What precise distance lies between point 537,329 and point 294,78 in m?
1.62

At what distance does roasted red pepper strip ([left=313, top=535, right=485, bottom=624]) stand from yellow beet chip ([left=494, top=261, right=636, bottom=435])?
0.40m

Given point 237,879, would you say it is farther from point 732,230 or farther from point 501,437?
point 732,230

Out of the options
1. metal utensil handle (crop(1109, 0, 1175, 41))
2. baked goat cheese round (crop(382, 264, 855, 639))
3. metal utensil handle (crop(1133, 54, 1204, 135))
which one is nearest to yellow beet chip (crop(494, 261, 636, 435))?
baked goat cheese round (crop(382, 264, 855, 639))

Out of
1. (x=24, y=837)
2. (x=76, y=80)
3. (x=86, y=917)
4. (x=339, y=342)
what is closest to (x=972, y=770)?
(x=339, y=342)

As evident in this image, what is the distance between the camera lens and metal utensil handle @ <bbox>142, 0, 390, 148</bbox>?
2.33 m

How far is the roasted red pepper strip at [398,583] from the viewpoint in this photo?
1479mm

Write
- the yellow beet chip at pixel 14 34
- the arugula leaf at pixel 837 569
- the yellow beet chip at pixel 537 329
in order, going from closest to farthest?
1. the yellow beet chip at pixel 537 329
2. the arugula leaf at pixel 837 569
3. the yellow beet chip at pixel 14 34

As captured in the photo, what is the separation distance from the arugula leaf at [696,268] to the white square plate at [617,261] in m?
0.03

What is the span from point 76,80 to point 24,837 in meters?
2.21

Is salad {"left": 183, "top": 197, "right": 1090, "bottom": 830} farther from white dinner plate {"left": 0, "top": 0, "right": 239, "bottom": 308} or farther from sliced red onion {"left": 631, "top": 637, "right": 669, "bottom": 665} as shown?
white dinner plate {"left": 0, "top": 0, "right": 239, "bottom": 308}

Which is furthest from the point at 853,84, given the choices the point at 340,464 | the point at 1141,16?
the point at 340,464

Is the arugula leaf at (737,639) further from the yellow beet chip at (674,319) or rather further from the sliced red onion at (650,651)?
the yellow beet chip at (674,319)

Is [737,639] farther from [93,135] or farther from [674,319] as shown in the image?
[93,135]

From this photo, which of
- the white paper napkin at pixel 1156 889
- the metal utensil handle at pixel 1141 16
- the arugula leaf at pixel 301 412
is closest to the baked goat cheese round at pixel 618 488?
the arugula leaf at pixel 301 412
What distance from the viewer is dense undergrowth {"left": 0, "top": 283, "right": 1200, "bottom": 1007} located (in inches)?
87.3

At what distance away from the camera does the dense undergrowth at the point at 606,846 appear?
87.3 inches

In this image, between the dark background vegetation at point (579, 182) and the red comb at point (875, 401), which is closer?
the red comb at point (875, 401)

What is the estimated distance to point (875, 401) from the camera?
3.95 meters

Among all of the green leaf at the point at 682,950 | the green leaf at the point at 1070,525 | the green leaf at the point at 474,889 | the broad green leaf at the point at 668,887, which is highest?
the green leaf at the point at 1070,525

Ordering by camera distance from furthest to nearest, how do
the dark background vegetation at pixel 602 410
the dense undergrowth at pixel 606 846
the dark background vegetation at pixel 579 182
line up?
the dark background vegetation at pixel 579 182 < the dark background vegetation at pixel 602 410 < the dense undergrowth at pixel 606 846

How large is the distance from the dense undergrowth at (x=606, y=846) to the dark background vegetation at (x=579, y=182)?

## Task directions
Present every line above as a numbered list, leaving out the blank lines.

## Response
1. What precise distance lies between point 537,329 and point 294,78 in m?
2. 1.62
3. At what distance does roasted red pepper strip ([left=313, top=535, right=485, bottom=624]) stand from yellow beet chip ([left=494, top=261, right=636, bottom=435])?
4. 0.40m
5. Given point 237,879, would you say it is farther from point 732,230 or farther from point 501,437?
6. point 732,230
7. Out of the options
8. 1. metal utensil handle (crop(1109, 0, 1175, 41))
9. 2. baked goat cheese round (crop(382, 264, 855, 639))
10. 3. metal utensil handle (crop(1133, 54, 1204, 135))
11. which one is nearest to yellow beet chip (crop(494, 261, 636, 435))?
12. baked goat cheese round (crop(382, 264, 855, 639))
13. Out of
14. 1. (x=24, y=837)
15. 2. (x=76, y=80)
16. 3. (x=86, y=917)
17. 4. (x=339, y=342)
18. what is closest to (x=972, y=770)?
19. (x=339, y=342)
20. As evident in this image, what is the distance between the camera lens and metal utensil handle @ <bbox>142, 0, 390, 148</bbox>?
21. 2.33 m
22. How far is the roasted red pepper strip at [398,583] from the viewpoint in this photo?
23. 1479mm
24. Write
25. - the yellow beet chip at pixel 14 34
26. - the arugula leaf at pixel 837 569
27. - the yellow beet chip at pixel 537 329
28. in order, going from closest to farthest?
29. 1. the yellow beet chip at pixel 537 329
30. 2. the arugula leaf at pixel 837 569
31. 3. the yellow beet chip at pixel 14 34
32. As captured in the photo, what is the separation distance from the arugula leaf at [696,268] to the white square plate at [617,261] in m?
33. 0.03
34. What is the span from point 76,80 to point 24,837 in meters?
35. 2.21
36. Is salad {"left": 183, "top": 197, "right": 1090, "bottom": 830} farther from white dinner plate {"left": 0, "top": 0, "right": 239, "bottom": 308} or farther from sliced red onion {"left": 631, "top": 637, "right": 669, "bottom": 665} as shown?
37. white dinner plate {"left": 0, "top": 0, "right": 239, "bottom": 308}
38. Which is furthest from the point at 853,84, given the choices the point at 340,464 | the point at 1141,16?
39. the point at 340,464
40. Is the arugula leaf at (737,639) further from the yellow beet chip at (674,319) or rather further from the sliced red onion at (650,651)?
41. the yellow beet chip at (674,319)
42. Is [737,639] farther from [93,135] or farther from [674,319] as shown in the image?
43. [93,135]
44. From this photo, which of
45. - the white paper napkin at pixel 1156 889
46. - the metal utensil handle at pixel 1141 16
47. - the arugula leaf at pixel 301 412
48. is closest to the baked goat cheese round at pixel 618 488?
49. the arugula leaf at pixel 301 412
50. What distance from the viewer is dense undergrowth {"left": 0, "top": 283, "right": 1200, "bottom": 1007} located (in inches)?
51. 87.3
52. At what distance away from the camera does the dense undergrowth at the point at 606,846 appear?
53. 87.3 inches
54. In this image, between the dark background vegetation at point (579, 182) and the red comb at point (875, 401), which is closer?
55. the red comb at point (875, 401)
56. What is the estimated distance to point (875, 401) from the camera?
57. 3.95 meters
58. Among all of the green leaf at the point at 682,950 | the green leaf at the point at 1070,525 | the green leaf at the point at 474,889 | the broad green leaf at the point at 668,887, which is highest?
59. the green leaf at the point at 1070,525
60. Ordering by camera distance from furthest to nearest, how do
61. the dark background vegetation at pixel 602 410
62. the dense undergrowth at pixel 606 846
63. the dark background vegetation at pixel 579 182
64. line up?
65. the dark background vegetation at pixel 579 182 < the dark background vegetation at pixel 602 410 < the dense undergrowth at pixel 606 846
66. How large is the distance from the dense undergrowth at (x=606, y=846) to the dark background vegetation at (x=579, y=182)?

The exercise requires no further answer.